March 12, 2020

Today's Top Alzheimer's News

USA2 SPOTLIGHT

A March 3, 2020 Integrated Care News article by psychologist Barry J. Jacobs PsyD explored the relationship between physicians and family caregivers of loved ones with chronic illnesses. Jacobs quoted data from an USAgainstAlzheimer’s A-LIST survey, which reported that only 10% of dementia caregivers were asked by a primary care provider how they were coping. According to Jacobs, “In the nearly 30 years I have been a medical educator, healthcare consultant, and psychologist specializing in family caregiving, I have seen a gradual shifting of physician attitudes toward patients’ family members. Like Americans as whole, more physicians have personal experience with caregiving.”

RESEARCH AND SCIENCE

A March 12, 2020 Medical Xpress article highlighted the types of personality traits which protect brain structures against neurodegeneration, assessed by Swiss researchers and based on brain imaging and psycho-cognitive evaluations. They found that people who are “less agreeable but with a natural curiosity and little conformism” show better preservation of brain regions that lose volume in Alzheimer's disease. This type of research opens the door to explore lowering AD risk by mitigating non-biological factors, and understanding how personality and way of life may be neuroprotective.

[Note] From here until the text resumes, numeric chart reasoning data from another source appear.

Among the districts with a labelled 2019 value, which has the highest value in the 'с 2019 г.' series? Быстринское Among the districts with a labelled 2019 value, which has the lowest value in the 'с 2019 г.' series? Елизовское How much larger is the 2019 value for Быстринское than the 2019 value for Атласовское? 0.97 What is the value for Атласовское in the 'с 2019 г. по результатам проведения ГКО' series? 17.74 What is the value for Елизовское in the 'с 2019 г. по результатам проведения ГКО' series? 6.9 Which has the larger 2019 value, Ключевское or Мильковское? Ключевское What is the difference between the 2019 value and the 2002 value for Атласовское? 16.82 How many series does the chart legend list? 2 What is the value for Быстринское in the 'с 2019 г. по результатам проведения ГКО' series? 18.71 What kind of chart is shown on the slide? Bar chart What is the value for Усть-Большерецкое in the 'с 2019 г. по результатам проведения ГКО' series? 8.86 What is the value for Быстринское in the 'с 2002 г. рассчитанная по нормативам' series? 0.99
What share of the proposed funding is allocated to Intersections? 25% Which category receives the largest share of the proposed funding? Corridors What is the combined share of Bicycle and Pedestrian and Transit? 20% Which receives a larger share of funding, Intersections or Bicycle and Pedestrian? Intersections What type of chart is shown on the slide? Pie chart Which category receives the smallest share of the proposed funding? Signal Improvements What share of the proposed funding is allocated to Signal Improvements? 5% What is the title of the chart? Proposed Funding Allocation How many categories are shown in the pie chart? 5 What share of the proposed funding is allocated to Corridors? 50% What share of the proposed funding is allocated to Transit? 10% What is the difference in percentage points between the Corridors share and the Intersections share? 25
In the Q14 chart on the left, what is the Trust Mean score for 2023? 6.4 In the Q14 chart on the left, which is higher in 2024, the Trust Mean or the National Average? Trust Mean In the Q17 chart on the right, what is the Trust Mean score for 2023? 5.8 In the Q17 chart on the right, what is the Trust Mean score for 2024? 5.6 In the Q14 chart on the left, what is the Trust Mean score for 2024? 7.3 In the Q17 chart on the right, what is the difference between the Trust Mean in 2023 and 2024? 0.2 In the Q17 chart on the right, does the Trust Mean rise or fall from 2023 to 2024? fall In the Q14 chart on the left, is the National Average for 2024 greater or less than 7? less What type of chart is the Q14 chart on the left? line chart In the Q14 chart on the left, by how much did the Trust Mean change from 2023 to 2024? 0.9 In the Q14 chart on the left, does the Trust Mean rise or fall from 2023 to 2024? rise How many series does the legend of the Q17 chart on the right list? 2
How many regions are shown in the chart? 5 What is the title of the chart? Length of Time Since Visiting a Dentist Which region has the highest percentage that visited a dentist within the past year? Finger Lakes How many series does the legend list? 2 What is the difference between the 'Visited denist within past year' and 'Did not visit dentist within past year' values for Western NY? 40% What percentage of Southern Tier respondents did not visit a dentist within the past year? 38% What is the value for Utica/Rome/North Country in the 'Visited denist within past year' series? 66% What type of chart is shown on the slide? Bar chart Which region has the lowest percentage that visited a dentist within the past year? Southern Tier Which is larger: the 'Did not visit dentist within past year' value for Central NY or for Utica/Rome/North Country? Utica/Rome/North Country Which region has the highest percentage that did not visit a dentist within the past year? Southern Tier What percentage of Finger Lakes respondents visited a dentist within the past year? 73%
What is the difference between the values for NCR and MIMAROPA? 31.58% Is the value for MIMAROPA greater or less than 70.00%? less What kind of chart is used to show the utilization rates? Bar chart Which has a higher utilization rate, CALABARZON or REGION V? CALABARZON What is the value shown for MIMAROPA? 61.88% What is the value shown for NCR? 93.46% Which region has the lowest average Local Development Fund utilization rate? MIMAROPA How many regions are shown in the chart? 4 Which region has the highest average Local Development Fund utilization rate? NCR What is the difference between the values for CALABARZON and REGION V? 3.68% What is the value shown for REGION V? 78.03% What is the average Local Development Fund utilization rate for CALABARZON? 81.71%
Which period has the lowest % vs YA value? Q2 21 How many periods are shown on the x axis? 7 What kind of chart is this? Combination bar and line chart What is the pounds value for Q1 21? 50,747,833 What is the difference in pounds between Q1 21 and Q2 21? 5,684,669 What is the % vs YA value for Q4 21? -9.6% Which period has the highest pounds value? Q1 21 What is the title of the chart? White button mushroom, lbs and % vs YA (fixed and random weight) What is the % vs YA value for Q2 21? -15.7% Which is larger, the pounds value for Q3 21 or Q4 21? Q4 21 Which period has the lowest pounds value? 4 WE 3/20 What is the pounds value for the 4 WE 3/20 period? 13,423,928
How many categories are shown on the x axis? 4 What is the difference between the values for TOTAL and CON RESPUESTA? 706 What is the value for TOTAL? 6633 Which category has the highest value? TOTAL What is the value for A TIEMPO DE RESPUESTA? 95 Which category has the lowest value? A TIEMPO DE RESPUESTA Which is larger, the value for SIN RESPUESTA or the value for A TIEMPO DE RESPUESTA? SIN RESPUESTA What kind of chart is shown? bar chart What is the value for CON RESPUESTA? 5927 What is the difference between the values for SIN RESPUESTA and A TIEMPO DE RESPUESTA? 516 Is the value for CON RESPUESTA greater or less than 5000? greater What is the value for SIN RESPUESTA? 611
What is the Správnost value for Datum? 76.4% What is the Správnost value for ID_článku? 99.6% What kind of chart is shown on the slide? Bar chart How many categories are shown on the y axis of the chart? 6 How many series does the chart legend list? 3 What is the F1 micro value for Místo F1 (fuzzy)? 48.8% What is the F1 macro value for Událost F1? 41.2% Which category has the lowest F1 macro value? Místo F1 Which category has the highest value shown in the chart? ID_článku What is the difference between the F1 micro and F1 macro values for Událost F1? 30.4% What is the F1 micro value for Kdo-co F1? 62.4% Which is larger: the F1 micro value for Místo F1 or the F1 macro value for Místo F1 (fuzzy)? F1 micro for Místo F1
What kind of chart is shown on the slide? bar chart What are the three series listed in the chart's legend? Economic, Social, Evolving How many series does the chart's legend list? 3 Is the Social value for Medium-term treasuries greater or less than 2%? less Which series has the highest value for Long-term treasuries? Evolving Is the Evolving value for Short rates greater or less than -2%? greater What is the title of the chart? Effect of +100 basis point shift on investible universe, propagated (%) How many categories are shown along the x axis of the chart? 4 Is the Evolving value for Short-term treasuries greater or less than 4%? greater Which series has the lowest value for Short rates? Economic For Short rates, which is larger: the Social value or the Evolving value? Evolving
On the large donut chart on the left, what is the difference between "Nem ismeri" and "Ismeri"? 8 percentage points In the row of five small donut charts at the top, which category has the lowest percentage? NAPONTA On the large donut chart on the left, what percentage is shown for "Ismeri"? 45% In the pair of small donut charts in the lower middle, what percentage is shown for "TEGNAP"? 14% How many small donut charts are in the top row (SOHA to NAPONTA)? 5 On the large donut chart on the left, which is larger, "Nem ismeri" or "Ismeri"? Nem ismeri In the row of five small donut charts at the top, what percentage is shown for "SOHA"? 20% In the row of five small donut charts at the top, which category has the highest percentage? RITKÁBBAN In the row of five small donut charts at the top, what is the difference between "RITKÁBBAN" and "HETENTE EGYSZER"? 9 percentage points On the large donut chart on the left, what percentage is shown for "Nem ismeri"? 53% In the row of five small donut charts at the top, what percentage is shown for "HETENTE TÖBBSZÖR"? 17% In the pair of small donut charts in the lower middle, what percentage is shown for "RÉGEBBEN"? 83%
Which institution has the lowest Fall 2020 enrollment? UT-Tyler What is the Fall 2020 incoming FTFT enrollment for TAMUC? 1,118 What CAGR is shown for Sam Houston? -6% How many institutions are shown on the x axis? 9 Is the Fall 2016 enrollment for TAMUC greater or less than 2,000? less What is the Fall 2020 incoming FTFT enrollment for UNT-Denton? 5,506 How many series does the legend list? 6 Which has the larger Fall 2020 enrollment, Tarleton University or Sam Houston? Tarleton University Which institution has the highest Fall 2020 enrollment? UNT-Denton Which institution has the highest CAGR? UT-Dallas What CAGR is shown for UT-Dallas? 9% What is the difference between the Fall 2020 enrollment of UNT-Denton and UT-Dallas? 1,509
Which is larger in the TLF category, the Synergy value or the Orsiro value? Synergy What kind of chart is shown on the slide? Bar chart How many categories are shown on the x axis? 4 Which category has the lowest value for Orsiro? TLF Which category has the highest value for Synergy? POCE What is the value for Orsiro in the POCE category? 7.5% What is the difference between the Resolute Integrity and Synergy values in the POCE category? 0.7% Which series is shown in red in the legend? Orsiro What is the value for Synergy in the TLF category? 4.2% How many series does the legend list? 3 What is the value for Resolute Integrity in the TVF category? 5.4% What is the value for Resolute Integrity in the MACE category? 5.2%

A March 12, 2020 NIH National Institute on Aging article focused on a new NIA-supported study of stress-induced changes in the epichaperome and its link to how Alzheimer’s disease develops in the brain. The epichaperome is a dysregulated network of proteins that affects how brain cells communicate. According to the article, “Like faulty wires in a circuit board that lead to network failure, epichaperomes seem to remodel cellular processes that, in turn, “rewire” protein connections supporting normal brain function. The resulting imbalance in brain circuitry — which the authors call “protein connectivity-based dysfunction” — underlies synaptic failure and other neurodegenerative processes.”

GLOBAL PERSPECTIVES

A March 5, 2020 EurekAlert! News release spotlighted the Foundation Stiftelsen Kristian Gerhard Jebsen, which is funding a new national research center for Alzheimer's disease in Norway, fueled by a NOK 22.5 million donation. The center’s goal is the translation of Nobel Prize-winning brain research from laboratory to patient in order to cure AD, by bringing together cross-disciplinary Alzheimer's specialists for collaboration. "If we are to understand what causes Alzheimer's, we need to identify the early mechanisms of the disease in the particular area where it occurs… Knowledge about the very first route the disease makes may enable us to intervene in the process and stop the disease before cells die and brain functions start to unravel," said Center Lead Edvard Moser.